Although this concession was designed to keep Bermuda competitive, the Ministry of Tourism and Transport said it would explore additional concessions through consultation with the Corporation of Hamilton, the Corporation of St. George’s and the Chamber of Commerce, asking them to assess the merits of allowing cruise ships staying one or more nights to provide full entertainment, open bars and signature shops while in port, and open casinos after 10 p.m.
In return for allowing such controlled on-board business, the major cruise lines providing overnight ships on the Island would be expected to agree to take part in a number of activities and events that benefit all visitors and residents, said Government.
The review also revealed many competing destinations such as Aruba, US Virgin Islands and the Bahamas, already allow cruise ships to open retail shops, entertainment and casinos while in port.
Mr.

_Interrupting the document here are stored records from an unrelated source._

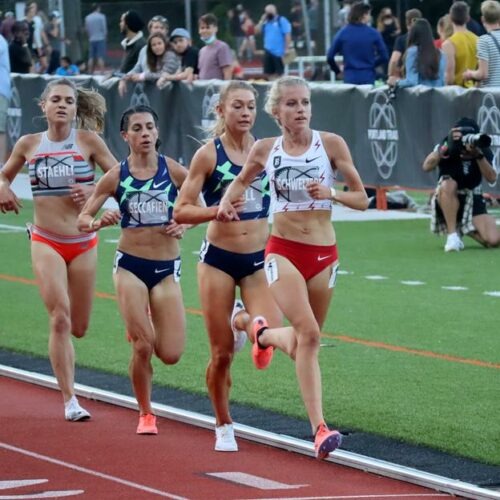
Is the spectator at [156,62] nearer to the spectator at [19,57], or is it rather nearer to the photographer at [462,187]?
the spectator at [19,57]

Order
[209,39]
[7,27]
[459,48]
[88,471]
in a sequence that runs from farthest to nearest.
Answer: [7,27] → [209,39] → [459,48] → [88,471]

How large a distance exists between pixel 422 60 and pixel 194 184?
11601 mm

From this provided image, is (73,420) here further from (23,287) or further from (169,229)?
(23,287)

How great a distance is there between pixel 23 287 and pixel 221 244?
7.30 meters

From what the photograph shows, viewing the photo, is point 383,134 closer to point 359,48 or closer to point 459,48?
point 459,48

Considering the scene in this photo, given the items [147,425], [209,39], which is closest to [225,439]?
[147,425]

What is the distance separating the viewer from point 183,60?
24.2 metres

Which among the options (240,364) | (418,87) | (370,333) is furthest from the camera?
(418,87)

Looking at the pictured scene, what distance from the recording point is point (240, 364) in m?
11.9

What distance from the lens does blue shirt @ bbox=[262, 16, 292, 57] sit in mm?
31562

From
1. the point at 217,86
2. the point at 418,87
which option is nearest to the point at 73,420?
the point at 418,87

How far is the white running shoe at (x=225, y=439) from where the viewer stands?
898cm

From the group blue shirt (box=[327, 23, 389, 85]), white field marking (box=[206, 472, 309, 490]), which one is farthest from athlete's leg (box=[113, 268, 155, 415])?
blue shirt (box=[327, 23, 389, 85])

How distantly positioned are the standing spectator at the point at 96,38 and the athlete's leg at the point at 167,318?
28.2 metres
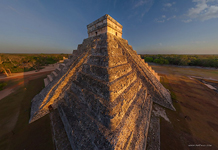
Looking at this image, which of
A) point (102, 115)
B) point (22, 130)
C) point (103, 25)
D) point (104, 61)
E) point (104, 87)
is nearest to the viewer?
point (102, 115)

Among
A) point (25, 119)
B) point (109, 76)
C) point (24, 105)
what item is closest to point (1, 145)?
point (25, 119)

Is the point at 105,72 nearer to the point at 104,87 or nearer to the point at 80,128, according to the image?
the point at 104,87

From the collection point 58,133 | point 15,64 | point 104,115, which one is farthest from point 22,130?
point 15,64

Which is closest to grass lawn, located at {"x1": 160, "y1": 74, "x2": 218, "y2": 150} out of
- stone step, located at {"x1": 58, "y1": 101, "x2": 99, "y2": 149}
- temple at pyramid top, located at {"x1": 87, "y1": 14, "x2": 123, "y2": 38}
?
stone step, located at {"x1": 58, "y1": 101, "x2": 99, "y2": 149}

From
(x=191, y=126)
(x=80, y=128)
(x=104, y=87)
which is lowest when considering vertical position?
(x=191, y=126)

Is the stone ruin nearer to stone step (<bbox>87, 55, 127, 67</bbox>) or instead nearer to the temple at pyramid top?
stone step (<bbox>87, 55, 127, 67</bbox>)

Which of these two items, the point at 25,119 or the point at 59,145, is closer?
the point at 59,145

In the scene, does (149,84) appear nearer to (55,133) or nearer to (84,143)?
(84,143)

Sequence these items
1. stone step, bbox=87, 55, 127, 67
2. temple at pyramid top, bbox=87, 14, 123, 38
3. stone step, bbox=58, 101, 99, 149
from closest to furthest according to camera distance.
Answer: stone step, bbox=58, 101, 99, 149
stone step, bbox=87, 55, 127, 67
temple at pyramid top, bbox=87, 14, 123, 38

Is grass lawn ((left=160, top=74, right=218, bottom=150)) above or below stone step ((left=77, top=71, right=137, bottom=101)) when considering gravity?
below

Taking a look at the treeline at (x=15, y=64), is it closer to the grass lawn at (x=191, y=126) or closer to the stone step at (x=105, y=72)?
the stone step at (x=105, y=72)

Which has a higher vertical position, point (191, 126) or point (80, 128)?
point (80, 128)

Barnett admitted it was very difficult for Bermuda’s businesses to compete with the billion-dollar cruise ship industry in terms of offering entertainment, on a level playing field.
He pointed out that they had dramatically different and higher overheads and had to stick to much tougher and stringent rules compared to their competitors, who could offer bargain $399 and $499 deals, including transport, accommodation and food.
“How can you compete on entertainment like that?” he said. “You cannot.
“So, Bermudian business owners need to have an absolutely equal opportunity to do exactly what the cruise ships are allowed to do.”
A spokesperson from the Ministry of Tourism and Transport said: “The cruise industry is an important component of the Bermuda Tourism product specifically and the Bermuda economy generally. To remain competitive in the future, we must modify our product offering today.”